Designed by architect Peter Kreuthmeier, a resident and member of the association's board, the sculpture is installed at the monastery garden at Brosville Street and Monastery Avenue.

The work replicates the neighborhood's topography in CORE-TEN steel scrim. At 48 feet long, it curves gently around a concrete retaining wall and represents contours of the land at varying heights -- 4 feet tall at its shortest, said project manager Colin Butt of Technique Architectural Products, the firm that fabricated and installed the sculpture.

A concrete wall serves as the backdrop. Between the wall and the steel scrim is a reduced-energy lighting system.

"The holes are buildings and stairs, and the light plays through them almost like a jack-o'-lantern," said Mr. Kreuthmeier. A steel-bar pattern in relief over the perforations acts as a "layer of topography" that reflects sunlight and shadow by day, he said.
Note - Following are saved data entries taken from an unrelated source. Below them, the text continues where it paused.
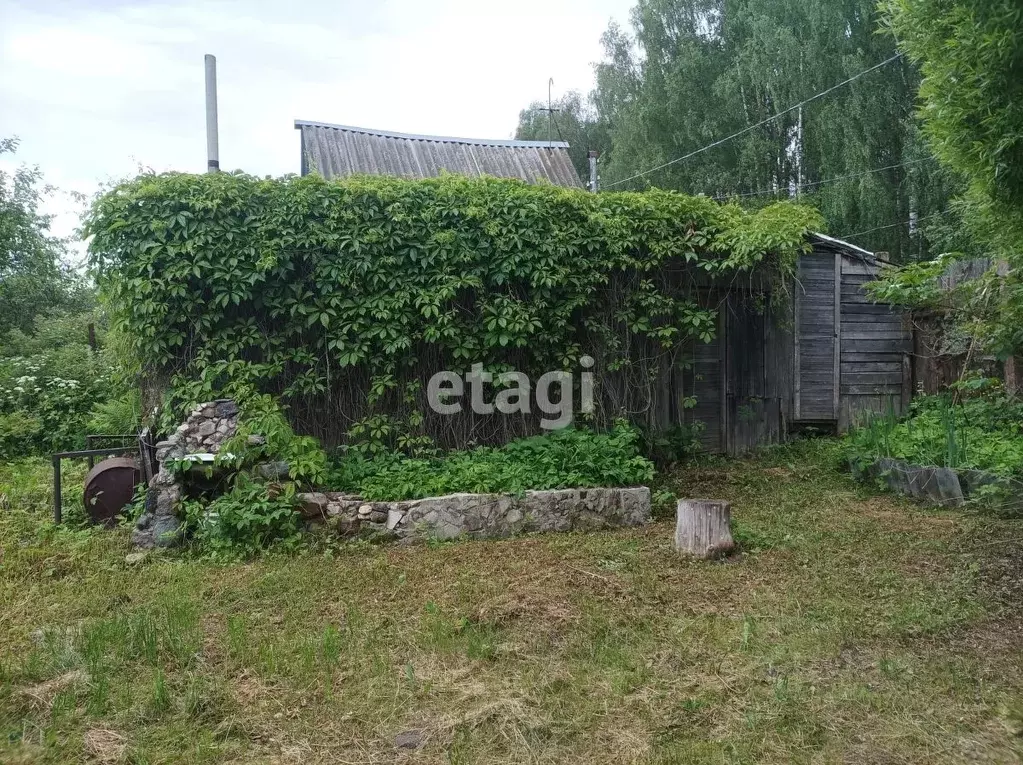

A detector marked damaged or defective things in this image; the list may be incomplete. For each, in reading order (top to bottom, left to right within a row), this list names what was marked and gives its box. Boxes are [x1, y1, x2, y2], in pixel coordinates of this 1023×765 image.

rusty metal drum [83, 454, 141, 527]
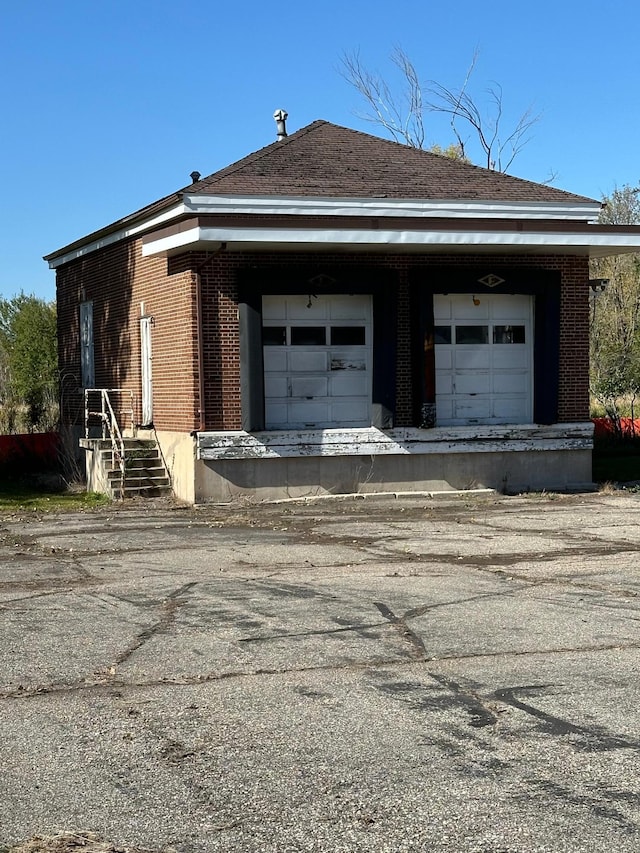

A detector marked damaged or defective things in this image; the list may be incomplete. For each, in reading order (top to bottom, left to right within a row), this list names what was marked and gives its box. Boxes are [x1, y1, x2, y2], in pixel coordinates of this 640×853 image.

cracked asphalt [1, 492, 640, 852]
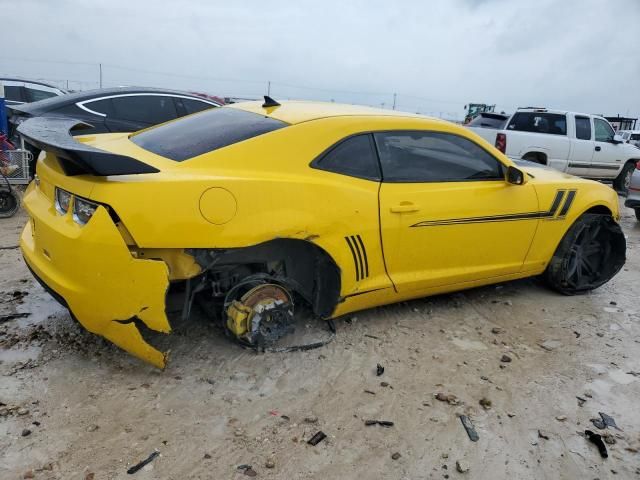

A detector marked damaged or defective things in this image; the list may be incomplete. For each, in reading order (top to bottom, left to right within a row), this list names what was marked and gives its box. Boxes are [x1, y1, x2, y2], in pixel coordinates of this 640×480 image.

damaged front bumper [20, 183, 171, 368]
crumpled front end [20, 183, 171, 368]
torn body panel [20, 183, 171, 368]
damaged yellow camaro [18, 98, 624, 368]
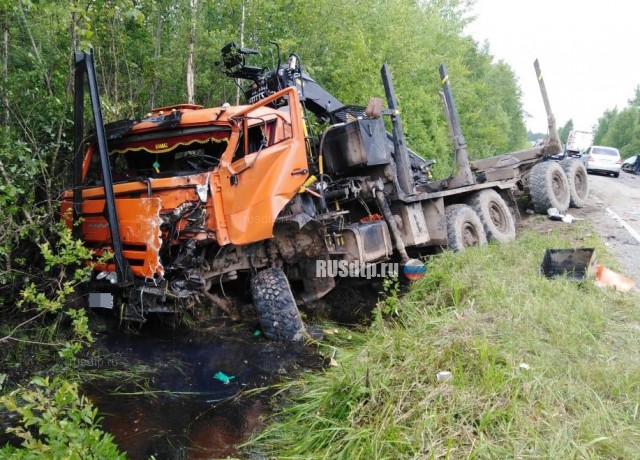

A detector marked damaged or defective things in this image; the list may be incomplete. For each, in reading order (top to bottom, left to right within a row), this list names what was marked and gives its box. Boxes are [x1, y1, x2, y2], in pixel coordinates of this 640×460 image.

crashed vehicle [61, 44, 584, 342]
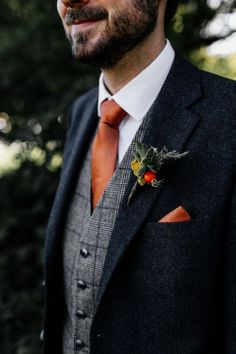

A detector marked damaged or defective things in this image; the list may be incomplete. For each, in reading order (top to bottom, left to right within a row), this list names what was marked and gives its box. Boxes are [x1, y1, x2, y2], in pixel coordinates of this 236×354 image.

rust pocket square [158, 206, 191, 223]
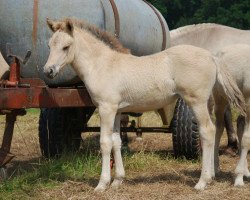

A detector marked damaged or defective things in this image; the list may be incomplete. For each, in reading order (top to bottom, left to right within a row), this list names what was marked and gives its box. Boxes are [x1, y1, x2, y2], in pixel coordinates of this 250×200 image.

rusty metal frame [142, 0, 167, 50]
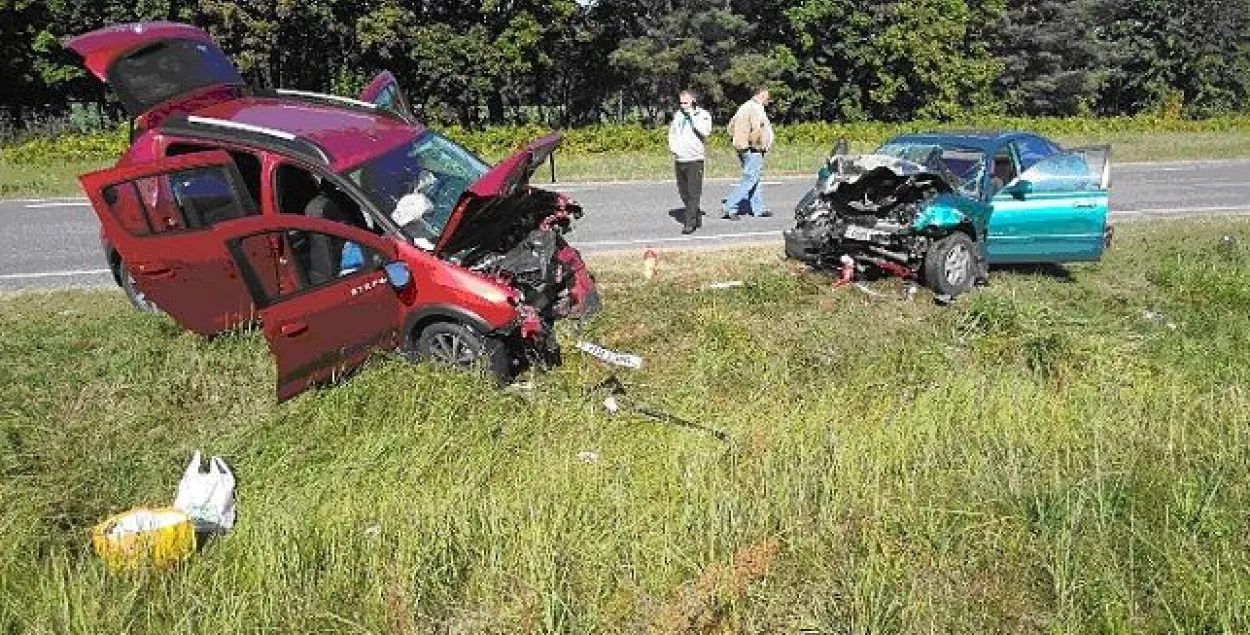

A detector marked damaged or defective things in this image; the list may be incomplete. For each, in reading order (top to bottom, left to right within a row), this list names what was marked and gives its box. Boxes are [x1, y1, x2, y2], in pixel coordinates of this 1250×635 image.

wrecked red car [66, 26, 604, 402]
broken windshield [352, 130, 492, 247]
broken windshield [876, 142, 984, 199]
wrecked green car [780, 131, 1112, 298]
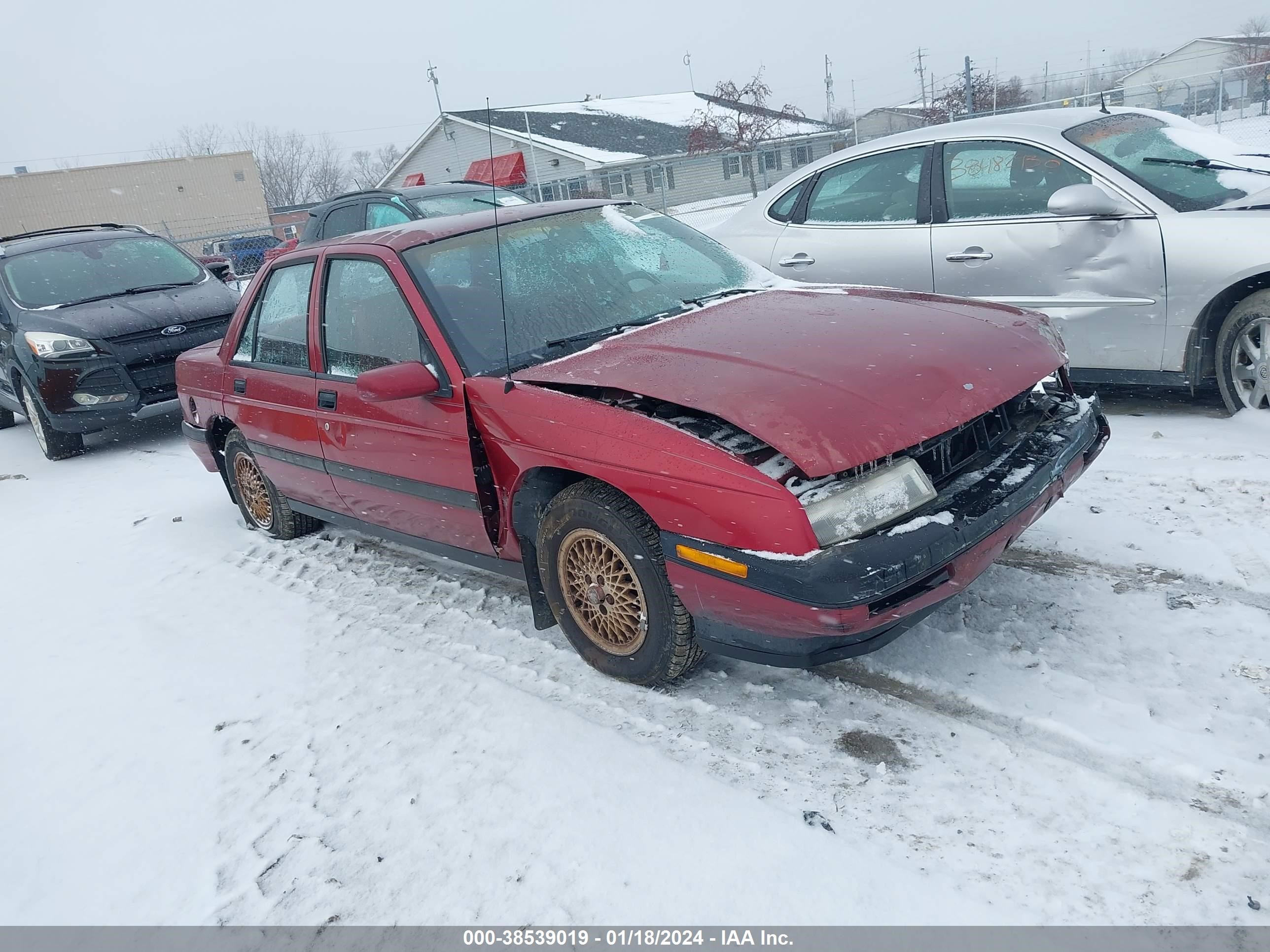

"I'm thrilled with the way it turned out," he said. "You can put all the details on paper and calculate how the lighting will behave but you never know" until it's in place. "You can predict what it will look like, but you can't script the kind of emotional response it might evoke.

"It's really a map of the neighborhood," he said.

Duquesne Light donated the small plot that Slopes residents cleared of overgrowth and turned into the monastery garden last year. The sculpture was installed in August and is "one of a continuing installment of street furniture ideas we have for the Slopes," said Mr. Kreuthmeier.